Dari dua cara tersebut maka hal yang selalu dibutuhkan itu adalah komputer sehingga perlu ada pihak yang bersedia ‘meminjamkan’ beberapa unit untuk kegiatan tersebut. Dalam hal ada pihak yang bersedia meminjamkan komputer maka selanjutnya dibutuhkan beberapa instruktur yang bersedia memasang komputer tersebut dan membimbing dalam proses instalasi. Jadi seperti yang bisa dilihat untuk program seperti ini minimal dibutukan unit komputer, tenaga instruktur dan pada akhirnya juga pasti ada biaya yang harus dikeluarkan walau itu hanya ongkos bensin untuk mengangkut komputer dari-ke dan sebaliknya. Nah sekarang apakah kita yang tergabung dalam komunitas sudah siap dan dengan suka rela mau bekontribusi ? Tentunya jawabannya ada pada pribadi masing-masing.
Jadi sekarang pertanyaannya KPLI itu mau dibawa ke mana ? Apa yang sesungguhnya diharapkan dari KPLI ?

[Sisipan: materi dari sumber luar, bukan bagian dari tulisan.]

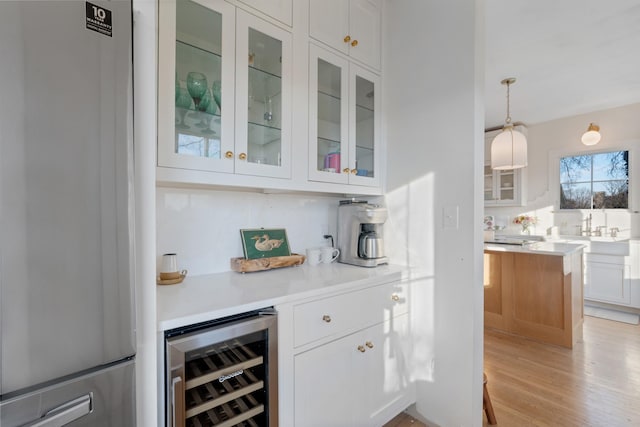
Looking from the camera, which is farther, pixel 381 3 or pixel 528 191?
pixel 528 191

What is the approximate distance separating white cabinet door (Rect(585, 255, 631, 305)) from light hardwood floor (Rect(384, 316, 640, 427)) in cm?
79

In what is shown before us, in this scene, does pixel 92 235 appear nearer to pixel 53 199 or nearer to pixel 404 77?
pixel 53 199

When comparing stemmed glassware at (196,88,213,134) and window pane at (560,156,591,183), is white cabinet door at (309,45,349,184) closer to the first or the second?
stemmed glassware at (196,88,213,134)

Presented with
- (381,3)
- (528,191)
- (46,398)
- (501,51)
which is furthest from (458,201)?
(528,191)

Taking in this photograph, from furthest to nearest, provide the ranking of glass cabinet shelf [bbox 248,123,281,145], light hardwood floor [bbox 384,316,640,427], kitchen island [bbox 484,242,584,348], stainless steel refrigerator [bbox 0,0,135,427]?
kitchen island [bbox 484,242,584,348] → light hardwood floor [bbox 384,316,640,427] → glass cabinet shelf [bbox 248,123,281,145] → stainless steel refrigerator [bbox 0,0,135,427]

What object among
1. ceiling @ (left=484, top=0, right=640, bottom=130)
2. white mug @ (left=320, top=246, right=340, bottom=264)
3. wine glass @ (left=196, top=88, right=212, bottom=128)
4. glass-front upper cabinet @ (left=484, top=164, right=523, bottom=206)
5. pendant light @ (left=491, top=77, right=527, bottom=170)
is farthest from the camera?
glass-front upper cabinet @ (left=484, top=164, right=523, bottom=206)

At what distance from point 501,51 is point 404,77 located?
140 cm

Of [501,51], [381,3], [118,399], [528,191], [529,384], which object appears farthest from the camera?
[528,191]

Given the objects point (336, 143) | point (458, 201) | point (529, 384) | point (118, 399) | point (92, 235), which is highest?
point (336, 143)

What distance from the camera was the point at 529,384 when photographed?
203cm

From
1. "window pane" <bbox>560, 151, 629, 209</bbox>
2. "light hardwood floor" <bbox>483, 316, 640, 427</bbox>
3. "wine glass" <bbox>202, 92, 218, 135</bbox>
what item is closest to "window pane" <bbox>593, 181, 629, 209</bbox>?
"window pane" <bbox>560, 151, 629, 209</bbox>

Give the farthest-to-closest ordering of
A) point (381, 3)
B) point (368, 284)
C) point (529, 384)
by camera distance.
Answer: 1. point (529, 384)
2. point (381, 3)
3. point (368, 284)

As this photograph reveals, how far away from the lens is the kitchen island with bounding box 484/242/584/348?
255 cm

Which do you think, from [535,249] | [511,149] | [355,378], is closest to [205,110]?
[355,378]
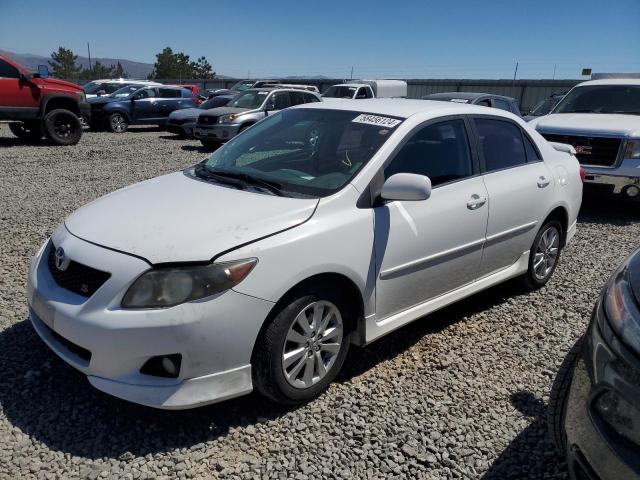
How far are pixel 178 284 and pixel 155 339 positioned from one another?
268 millimetres

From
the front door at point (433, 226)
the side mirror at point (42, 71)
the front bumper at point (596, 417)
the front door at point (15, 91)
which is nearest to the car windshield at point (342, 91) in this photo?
the side mirror at point (42, 71)

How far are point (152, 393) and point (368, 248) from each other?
135 cm

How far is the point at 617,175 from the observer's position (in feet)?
23.2

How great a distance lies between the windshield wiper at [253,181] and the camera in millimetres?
3075

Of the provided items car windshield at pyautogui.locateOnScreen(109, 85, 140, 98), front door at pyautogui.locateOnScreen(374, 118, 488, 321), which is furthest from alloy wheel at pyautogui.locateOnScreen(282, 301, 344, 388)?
car windshield at pyautogui.locateOnScreen(109, 85, 140, 98)

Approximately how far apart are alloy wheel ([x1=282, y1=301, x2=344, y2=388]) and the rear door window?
70.7 inches

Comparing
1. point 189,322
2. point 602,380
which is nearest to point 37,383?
point 189,322

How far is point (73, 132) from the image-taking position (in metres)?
13.3

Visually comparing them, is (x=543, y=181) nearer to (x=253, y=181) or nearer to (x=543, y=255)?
(x=543, y=255)

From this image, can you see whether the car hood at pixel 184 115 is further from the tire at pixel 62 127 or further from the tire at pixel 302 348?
Result: the tire at pixel 302 348

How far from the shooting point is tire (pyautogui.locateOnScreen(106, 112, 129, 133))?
659 inches

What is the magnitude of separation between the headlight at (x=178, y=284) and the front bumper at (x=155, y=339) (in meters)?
0.04

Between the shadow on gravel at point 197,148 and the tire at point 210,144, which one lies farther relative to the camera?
the tire at point 210,144

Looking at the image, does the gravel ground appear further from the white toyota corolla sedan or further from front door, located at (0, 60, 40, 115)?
front door, located at (0, 60, 40, 115)
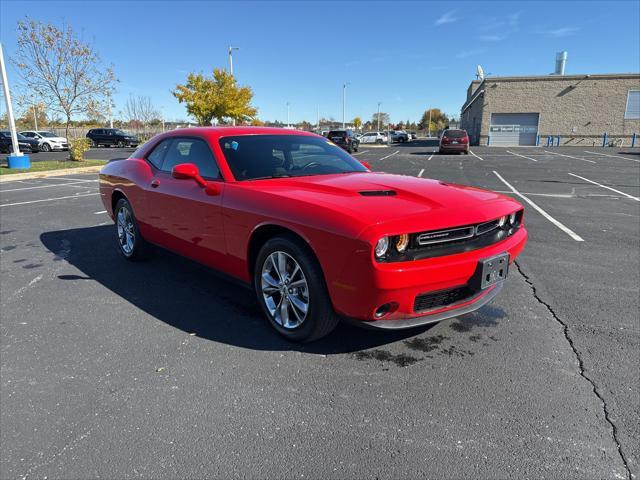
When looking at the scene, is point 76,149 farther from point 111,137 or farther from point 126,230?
point 126,230

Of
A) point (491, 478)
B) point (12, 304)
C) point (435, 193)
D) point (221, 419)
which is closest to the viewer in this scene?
point (491, 478)

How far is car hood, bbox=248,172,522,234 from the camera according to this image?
252 centimetres

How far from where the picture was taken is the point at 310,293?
2781mm

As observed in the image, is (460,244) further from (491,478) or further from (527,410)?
(491,478)

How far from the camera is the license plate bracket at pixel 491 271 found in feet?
8.84

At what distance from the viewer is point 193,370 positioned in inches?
110

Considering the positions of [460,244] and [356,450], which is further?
[460,244]

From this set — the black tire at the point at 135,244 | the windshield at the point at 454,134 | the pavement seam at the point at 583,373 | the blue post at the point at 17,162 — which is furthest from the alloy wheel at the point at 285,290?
the windshield at the point at 454,134

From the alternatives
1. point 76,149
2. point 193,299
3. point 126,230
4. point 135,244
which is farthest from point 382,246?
point 76,149

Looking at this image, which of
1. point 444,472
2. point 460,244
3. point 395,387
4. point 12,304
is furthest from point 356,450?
point 12,304

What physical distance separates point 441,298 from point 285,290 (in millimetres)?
1056

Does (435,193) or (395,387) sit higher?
(435,193)

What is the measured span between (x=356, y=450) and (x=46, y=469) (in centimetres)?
144

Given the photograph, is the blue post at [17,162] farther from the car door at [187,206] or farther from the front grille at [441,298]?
the front grille at [441,298]
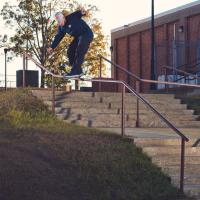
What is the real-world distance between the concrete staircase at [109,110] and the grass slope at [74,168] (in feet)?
9.08

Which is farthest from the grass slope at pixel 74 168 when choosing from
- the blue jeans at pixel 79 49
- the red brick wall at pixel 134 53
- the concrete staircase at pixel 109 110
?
the red brick wall at pixel 134 53

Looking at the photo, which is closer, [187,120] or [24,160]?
[24,160]

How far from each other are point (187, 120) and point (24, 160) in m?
7.53

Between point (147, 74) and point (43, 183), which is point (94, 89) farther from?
point (147, 74)

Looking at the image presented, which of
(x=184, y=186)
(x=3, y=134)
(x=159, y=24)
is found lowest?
(x=184, y=186)

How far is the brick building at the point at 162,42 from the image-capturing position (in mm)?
36156

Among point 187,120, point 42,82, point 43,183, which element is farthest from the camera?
point 42,82

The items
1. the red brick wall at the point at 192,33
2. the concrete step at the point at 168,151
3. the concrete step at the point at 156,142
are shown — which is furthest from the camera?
the red brick wall at the point at 192,33

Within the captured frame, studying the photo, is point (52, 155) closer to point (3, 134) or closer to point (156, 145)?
point (3, 134)

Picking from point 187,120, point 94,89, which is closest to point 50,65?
point 94,89

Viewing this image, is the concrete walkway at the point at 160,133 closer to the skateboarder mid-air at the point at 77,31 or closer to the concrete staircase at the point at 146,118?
the concrete staircase at the point at 146,118

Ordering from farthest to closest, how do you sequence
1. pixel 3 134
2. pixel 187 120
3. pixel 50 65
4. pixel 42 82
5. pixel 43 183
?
pixel 50 65 → pixel 42 82 → pixel 187 120 → pixel 3 134 → pixel 43 183

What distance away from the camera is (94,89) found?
78.7 ft

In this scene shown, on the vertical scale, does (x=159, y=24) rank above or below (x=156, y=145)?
above
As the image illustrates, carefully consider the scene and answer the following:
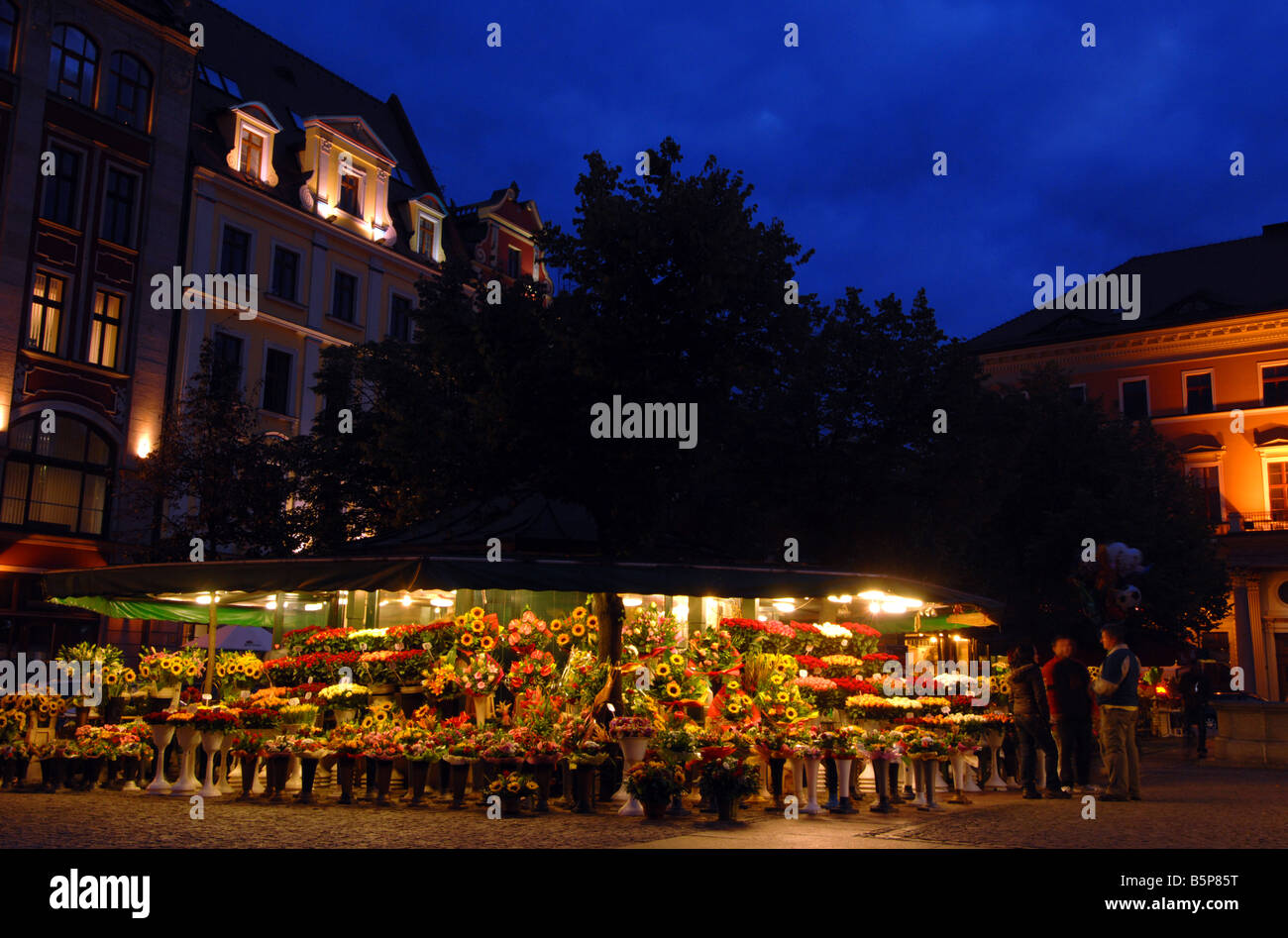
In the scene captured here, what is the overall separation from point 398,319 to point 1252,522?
31.6m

Sebagai penutup saya ingin menceritakan sebuah pengalaman pribadi yang saya alami belum lama ini dan menurut saya cukup unik. Ceritanya kira-kira sebulan yang lalu saat sedang ngobrol dengan ayah saya yang saat ini berusia 66 tahun, tiba-tiba beliau mengungkapkan keinginannya agar komputer di rumah ‘dipasang’ Linux karena menurut beliau Linux itu lebih stabil dan terutama bebas dari virus sebaliknya saya ditantang ‘gimana bisa nggak?’. Tentunya reaksi saya pertama terkejut juga kenapa tiba-tiba ada keinginan seperti itu dan di sisi lain senang juga mendegar permintaan tersebut sebab selama ini komputer di rumah sudah cukup lama memiliki dua system operasi alias dualboot yakin W2K dan Mandrake 9.1, hanya saja selama ini orang tua saya menggunakan W2K sedangkan saya bereksperimen di Linux. Sehingga yang tinggal saya buat adalah menciptakan dua user baru masing-masing untuk ibu dan ayah saya, setup email menggunakan Kmail serta beberapa konfigurasi lainnya termasuk membuat shortcut pada desktop supaya memudahkan mereka dah hasilnya sekarang ini untuk semua kebutuhan mereka menggunakan Linux. Usut punya usut ternyata ayah saya habis membaca sebuah artikel tentang Linux pada majalah Intisari yang ternyata bisa membuka pikiran untuk beralih ke Linux. Sebagai catatan tambahan bahwa orang tua saya belajar untuk menggunakan email saat sudah berusia 60 tahun, artinya baru beberapa tahun yang lalu sehingga mereka bisa berhubungan dengan relasi dan famili yang ada di luar negeri.
Mungkin inti dari cerita tersebut adalah bahwa usia bukan hambatan untuk belajar bagi yang memiliki keinginan dan bahwa orang tidak perlu takut terhadap perubahan atau sesuatu yang baru dalam hal ini Linux karena Linux yang sekarang sudah jauh lebih ‘user friendly’ daripada yang mungkin dikira banyak orang, sehingga apabila orang yang berusia 60 tahun saja mau mencoba apalagi kita yang masih jauh lebih muda. Go Linux!